TAMPA — Since 1989, children who sustain severe brain or spinal cord injuries during birth in Florida have been eligible for lifetime benefits aimed to ease the burdensome cost of their care.
But in a new class action lawsuit, a pair of Tampa Bay area parents claim they and others haven't received the full compensation they're owed for tending to the needs of their handicapped children.
The Hillsborough County judge who certified their class action status late last month seems to agree.
Circuit Judge Sam D. Pendino hasn't ruled on the merits of the claim against the Florida Birth-Related Neurological Injury Compensation Association, which distributes funds for a wide range of needs deemed medically necessary and reasonable. Yet in his order, the judge cited evidence of the agency's refusal to pay some parents in full.
"For purposes of class certification, this evidence all tends to demonstrate that piecemeal litigation by individual parents on a case-by-case basis will not stop or deter NICA from continuing to engage in the alleged conduct of misinforming and underpaying other parents and guardians in the class," he wrote.
The agency's top official said Tuesday that it hasn't knowingly shorted any families. She took issue with the judge's order, saying there are "tremendous problems" with it.
"If they needed additional care or compensation, they should have asked for it," said executive director Kenney Shipley. "This whole lawsuit, I think if you look behind it, I think that it's more attorney driven."
Indeed, Tampa attorney Richard Gilbert has spent years fighting the organization for payments to clients whose children suffered catastrophic neurological injuries at birth, whether from oxygen deprivation or mechanical injury during labor or delivery.
The program was designed as an alternative to costly malpractice lawsuits. It provides funds for services not covered by Medicaid and insurance on a no-fault basis and without litigation, things like extra wheelchairs, therapies and handicap-accessible vans. Currently, 115 children are receiving funds, Shipley said.
Gilbert said he decided to pursue the class action after learning that many families are legally entitled to more benefits than they have received.
He said the agency paid for professional nursing care for children born between Jan. 1, 1989, and June 6, 2002. But if parents quit their jobs to stay home and provide that care themselves, the association refused in some instances to compensate them — despite a law that requires it.
The agency pushed to get the law changed in 2002 out of concern that paying for parental care would deplete its funds, Gilbert said.

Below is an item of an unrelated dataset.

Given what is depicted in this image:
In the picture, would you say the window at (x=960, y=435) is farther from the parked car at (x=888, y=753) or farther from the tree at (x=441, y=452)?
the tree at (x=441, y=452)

It gets its money from assessments on hospitals and doctors.
Family members can now be compensated for up to 10 hours per day. A family member who was not previously employed is paid the federal minimum wage; someone who leaves a job to provide the care gets more.
Gilbert contends parents of children born before June 2002 should be compensated for all the hours of custodial care they provided. Both families named in the lawsuit, which could eventually include a couple of hundred plaintiffs, now receive payment for 40 hours of care a week. But their children need around-the-clock attention, Gilbert said.
One couple, Joseph and Lisa Basey of Hudson, claim in the lawsuit that officials repeatedly told them between January 1999 and February 2001 that the program could not pay for any of the residential and custodial care they provided to their disabled daughter.
Magdalena Rodriguez of Tampa, the other parent named in the lawsuit, considered it "a rescue" when the agency agreed to pay for up to 40 hours a week to allow her instead of a stranger to care for her daughter Noemi, who has cerebral palsy.
It also pays for 17-year-old Noemi's pool therapy. The program's employees have always treated them well, the mother said. "They've been helpful."
More appreciative than combative, Rodriguez doesn't sound like the typical plaintiff.
All she really wants, she said, is for a judge to clarify how the law applies to her.